_PROBLEM SET_
- 1) Using the comment thread, decide whether each statement agrees with it: (a) a commenter received math exercise books from 1917 as a birthday gift; (b) a commenter calls the discrete unnormalized sinc function very useful in image compression; (c) a commenter found the integral from the old books easier than expected. For each, answer yes or no and quote the deciding words.
- 2) Quote the comment thread word for word, everything from "One of my friends" down to "that wasn't deliberate...".

_SUPPLIED PASSAGE_
□ □ □

I absolutely had had no idea how to solve this one until you gave the formula of the sinx and all of that suddenly became so obvious... anyway, that was great

So cool! Love your excitement as always!!

One of my friends works at our state library and for my birthday this year he got me a series of math exercise books from 1917. One of the problems is the following integral: integrate (tan(x)*log(cot(x))) from 0 to pi/4; This turned out to be way harder than I thought and i'd really like to see you solve it :D

"let me just do the math" - amen!

When you move to the complex world, but you know the result must end up real: 'All's well that ends well'

school dudes don't understand why 'sin n' is not equal to 'sin²'

8:01 "I am still on the bottom, but this is enjoyable so I don't mind." There's no way that wasn't deliberate...

3:16 Let me just do the math.

Intresting, but can you find all the functions by which int(-inf;+inf) equals sum(-inf;+inf)?

I always wondered about that series and never thought the proof is that simple. Thank you very much.

I'd choose ln. We are on the same wavelength as of late!

The classic discrete unnormalized sinc function. Very useful in signal analysis.

My brain says cancel the n

As usual...---> A W E S O M E ♥️♥️♥️

It's more amazing to me that you can split the original sum into 2 separate sums. In a way, you are changing the order of operation, but it doesn't end up mattering because of the specific way you change it.

□ □ □

_PROVIDED RECORDS_

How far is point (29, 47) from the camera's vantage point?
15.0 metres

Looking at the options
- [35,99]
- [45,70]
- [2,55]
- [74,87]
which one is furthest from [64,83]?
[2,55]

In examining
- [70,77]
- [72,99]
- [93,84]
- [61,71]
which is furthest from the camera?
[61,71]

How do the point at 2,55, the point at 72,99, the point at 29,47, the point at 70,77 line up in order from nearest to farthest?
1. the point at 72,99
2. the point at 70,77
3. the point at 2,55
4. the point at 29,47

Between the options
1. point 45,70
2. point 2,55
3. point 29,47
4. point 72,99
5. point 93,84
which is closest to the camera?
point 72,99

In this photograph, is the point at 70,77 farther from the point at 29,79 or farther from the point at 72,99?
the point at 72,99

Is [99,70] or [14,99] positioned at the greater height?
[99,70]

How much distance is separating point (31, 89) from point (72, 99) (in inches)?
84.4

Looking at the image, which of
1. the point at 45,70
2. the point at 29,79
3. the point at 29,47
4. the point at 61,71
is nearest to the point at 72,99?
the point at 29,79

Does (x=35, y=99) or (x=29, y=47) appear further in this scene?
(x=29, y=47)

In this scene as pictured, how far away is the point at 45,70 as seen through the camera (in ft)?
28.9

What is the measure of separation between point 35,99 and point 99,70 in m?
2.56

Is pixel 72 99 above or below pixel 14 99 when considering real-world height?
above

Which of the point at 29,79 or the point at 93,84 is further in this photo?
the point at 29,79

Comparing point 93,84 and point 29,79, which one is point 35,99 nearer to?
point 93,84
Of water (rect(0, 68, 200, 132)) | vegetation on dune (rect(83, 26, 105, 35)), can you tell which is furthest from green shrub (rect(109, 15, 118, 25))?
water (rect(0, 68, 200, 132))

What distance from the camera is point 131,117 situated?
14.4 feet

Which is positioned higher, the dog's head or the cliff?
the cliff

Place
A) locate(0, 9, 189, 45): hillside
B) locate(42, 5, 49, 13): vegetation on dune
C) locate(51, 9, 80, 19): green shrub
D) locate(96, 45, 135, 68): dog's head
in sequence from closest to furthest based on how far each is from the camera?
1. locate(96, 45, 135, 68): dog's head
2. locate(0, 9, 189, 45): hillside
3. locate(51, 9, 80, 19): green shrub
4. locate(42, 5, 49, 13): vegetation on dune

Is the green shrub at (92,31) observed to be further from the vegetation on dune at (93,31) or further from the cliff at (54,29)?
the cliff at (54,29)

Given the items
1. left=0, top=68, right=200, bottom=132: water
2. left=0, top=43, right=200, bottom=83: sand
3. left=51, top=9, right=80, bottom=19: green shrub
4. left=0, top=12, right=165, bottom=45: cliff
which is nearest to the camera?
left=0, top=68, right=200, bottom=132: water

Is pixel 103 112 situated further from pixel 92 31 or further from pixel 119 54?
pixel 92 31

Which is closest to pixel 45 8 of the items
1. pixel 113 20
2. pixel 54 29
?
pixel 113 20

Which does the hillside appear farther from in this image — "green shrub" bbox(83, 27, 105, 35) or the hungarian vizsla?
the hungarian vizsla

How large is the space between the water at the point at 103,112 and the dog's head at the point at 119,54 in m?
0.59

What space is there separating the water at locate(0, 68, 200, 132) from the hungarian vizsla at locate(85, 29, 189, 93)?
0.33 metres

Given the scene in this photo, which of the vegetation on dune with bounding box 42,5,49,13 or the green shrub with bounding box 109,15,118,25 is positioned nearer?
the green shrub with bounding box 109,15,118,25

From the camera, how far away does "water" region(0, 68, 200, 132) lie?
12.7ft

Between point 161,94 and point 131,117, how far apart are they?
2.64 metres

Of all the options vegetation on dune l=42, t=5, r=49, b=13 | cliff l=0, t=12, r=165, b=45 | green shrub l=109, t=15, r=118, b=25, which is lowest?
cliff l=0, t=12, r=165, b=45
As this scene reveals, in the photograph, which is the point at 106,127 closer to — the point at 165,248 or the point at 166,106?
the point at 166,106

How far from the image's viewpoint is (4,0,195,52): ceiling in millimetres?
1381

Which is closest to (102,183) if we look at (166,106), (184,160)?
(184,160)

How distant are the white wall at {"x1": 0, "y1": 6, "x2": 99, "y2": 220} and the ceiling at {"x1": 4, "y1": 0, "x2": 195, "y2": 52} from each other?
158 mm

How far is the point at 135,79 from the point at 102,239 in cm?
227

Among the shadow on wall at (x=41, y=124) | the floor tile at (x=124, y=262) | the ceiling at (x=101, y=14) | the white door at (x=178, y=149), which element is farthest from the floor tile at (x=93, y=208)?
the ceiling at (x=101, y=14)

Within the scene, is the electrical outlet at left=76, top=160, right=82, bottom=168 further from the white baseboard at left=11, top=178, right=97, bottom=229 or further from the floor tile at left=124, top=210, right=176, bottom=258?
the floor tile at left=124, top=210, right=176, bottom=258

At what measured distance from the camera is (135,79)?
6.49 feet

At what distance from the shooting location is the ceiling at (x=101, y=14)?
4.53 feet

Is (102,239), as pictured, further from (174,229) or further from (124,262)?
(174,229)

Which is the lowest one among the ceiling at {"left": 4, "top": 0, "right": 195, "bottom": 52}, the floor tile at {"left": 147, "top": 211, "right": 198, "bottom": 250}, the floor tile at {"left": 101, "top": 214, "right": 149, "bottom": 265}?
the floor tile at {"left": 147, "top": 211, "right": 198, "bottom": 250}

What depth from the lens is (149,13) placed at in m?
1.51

□ □ □

_WRITTEN RESPONSES_
- 1)
(a) Yes: "for my birthday this year he got me a series of math exercise books from 1917"
(b) No: "Very useful in signal analysis."
(c) No: "This turned out to be way harder than I thought"

- 2)
One of my friends works at our state library and for my birthday this year he got me a series of math exercise books from 1917. One of the problems is the following integral: integrate (tan(x)*log(cot(x))) from 0 to pi/4; This turned out to be way harder than I thought and i'd really like to see you solve it :D

"let me just do the math" - amen!

When you move to the complex world, but you know the result must end up real: 'All's well that ends well'

school dudes don't understand why 'sin n' is not equal to 'sin²'

8:01 "I am still on the bottom, but this is enjoyable so I don't mind." There's no way that wasn't deliberate...